Anorthosis Ammochostou
- Position: Power forward / center
- League: Cypriot League

Personal information
- Born: January 19, 1994 (age 32) Maroussi, Greece
- Listed height: 6 ft 9 in (2.06 m)
- Listed weight: 243 lb (110 kg)

Career information
- High school: Blue Ridge School (Saint George, Virginia)
- College: George Washington (2012–2014); American (2014–2016);
- NBA draft: 2017: undrafted
- Playing career: 2010–present

Career history
- 2010–2012: Panathinaikos
- 2016–2017: Olympiacos
- 2017–2018: Faros Larissas
- 2018–2019: Kymi
- 2019: Kolossos Rodou
- 2019–2020: Larisa
- 2020–2021: APOEL
- 2021–2023: Keravnos
- 2023–present: Anorthosis Ammochostou

Career highlights
- Greek Cup winner (2012); Greek League champion (2011); Cypriot League champion (2022); Cypriot Super Cup winner (2021); Jordan Brand Classic International Game (2010);

= Paris Maragkos =

Greek basketball player

Kyprianos Ioannis "Paris" Maragkos (alternate spelling: Maragos) (Greek: Κυπριανός Ιωάννης "Πάρης" Μαραγκός; born January 19, 1994) is a Greek professional basketball player for Anorthosis Ammochostou of the Cypriot League. He is 2.06 m tall and he can play at both the power forward and center positions.

==High school career==
Maragkos played high school basketball at the private Blue Ridge High School, in Saint George, Virginia. He led his team to a 20–7 overall record, and a VISAA state semifinals appearance in 2012, averaging 10.9 points, 6.5 rebounds, and 1.3 blocks per game.

==College career==
Maragkos played college basketball at George Washington University, with the George Washington Colonials, from 2012 to 2014.

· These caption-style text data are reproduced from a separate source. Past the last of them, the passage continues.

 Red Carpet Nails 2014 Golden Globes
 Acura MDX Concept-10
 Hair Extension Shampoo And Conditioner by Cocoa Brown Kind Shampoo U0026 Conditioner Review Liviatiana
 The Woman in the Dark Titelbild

Due to his limited playing time with George Washington, he transferred in 2014, to American University. During his first season with the American Eagles, he averaged 7.1 points, 2.3 rebounds, and 0.9 assists per game. At the end of his junior season, Maragkos rejected an offer from the Greek 2nd Division club Kavala, in order to continue his playing spell in college basketball with American University.

==Club career==
After playing with the junior youth teams of Panathinaikos, Maragkos made his debut at the professional level with Panathinaikos, on October 31, 2010, in the top-tier Greek Basket League, during the 2010–11 season, at age 16. His first game in the top Greek League came against Ilysiakos, in a game that Panathinaikos won, by a score of 81–62. Maragkos logged 2 minutes of playing time in his debut game.

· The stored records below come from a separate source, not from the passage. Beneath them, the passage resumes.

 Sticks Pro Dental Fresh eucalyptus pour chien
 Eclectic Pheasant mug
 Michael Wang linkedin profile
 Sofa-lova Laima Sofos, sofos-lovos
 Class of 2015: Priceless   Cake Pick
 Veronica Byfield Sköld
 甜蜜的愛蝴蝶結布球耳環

He played in 2 games total in Greece's top pro league in the 2010–11 season, averaging 4.9 minutes per game. However, he retained his amateur status, thus making him eligible to play college basketball. In 2012, he left Panathinaikos, in order to study and play college basketball in the United States.

In 2016, he signed a 4-year contract with the Greek club Olympiacos, but only played sparingly during his single season with the EuroLeague team.

On September 5, 2017, he signed with Faros Larissas. On December 30, 2017, Maragkos achieved a career high scoring 29 points in a 106–79 defeat against AEK. He had 9/9 two-pointers and 3/4 three-point shots.

Maragkos spent the 2019–20 season with Larisa of the Greek Basket League. In six games he averaged 0.7 points and 1.5 rebounds per game. On September 26, 2020, Maragkos signed with APOEL B.C.

==National team career==
Maragkos was a member of the junior national teams of Greece. With Greece's junior national teams, he played at the following tournaments: the 2008, 2009, and 2010 editions of the FIBA Europe Under-16 Championship, the 2011 FIBA Europe Under-18 Championship, and the 2014 FIBA Europe Under-20 Championship.